_Task goal_
With the pictures left out, print exactly the lines below that run from the one containing "80-87 岩崎良美 CD-BOX" through the one containing "武漢市拜斯達裝飾設計工程有限責任公司".

_Input data_
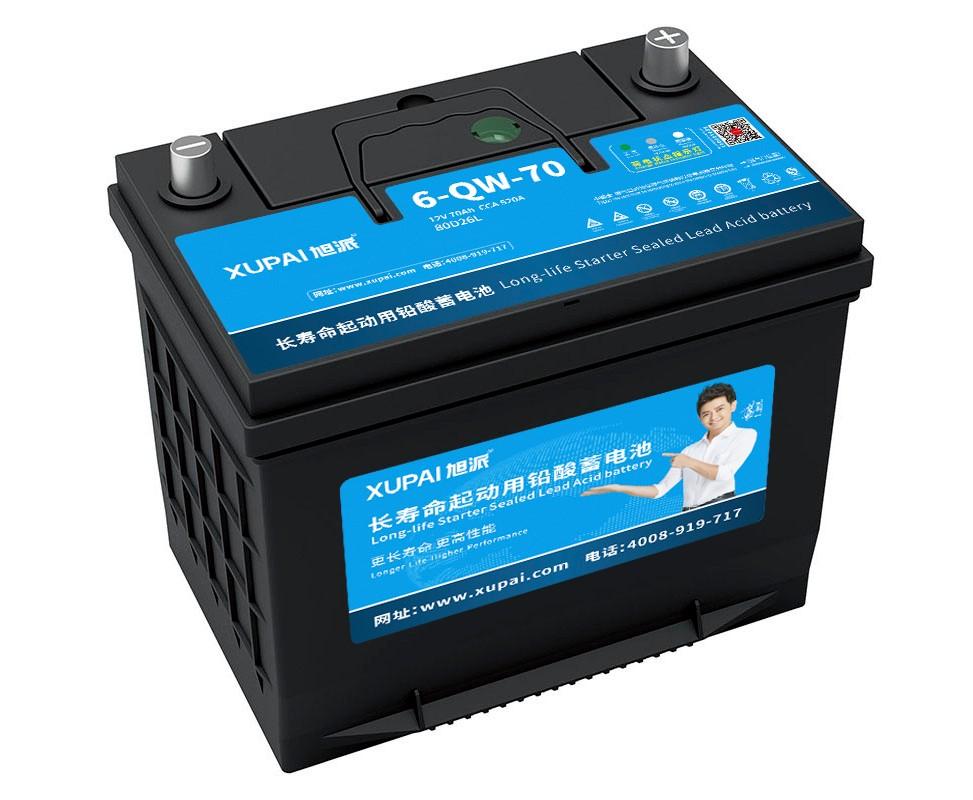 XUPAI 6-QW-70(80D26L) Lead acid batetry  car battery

==

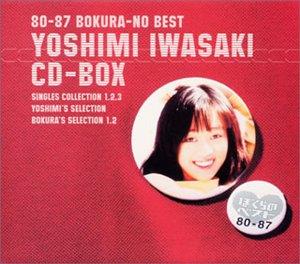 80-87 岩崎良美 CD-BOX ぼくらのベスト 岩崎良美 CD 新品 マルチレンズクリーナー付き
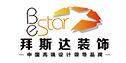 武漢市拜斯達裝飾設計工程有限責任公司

_Solution for this task_
 80-87 岩崎良美 CD-BOX ぼくらのベスト 岩崎良美 CD 新品 マルチレンズクリーナー付き
 武漢市拜斯達裝飾設計工程有限責任公司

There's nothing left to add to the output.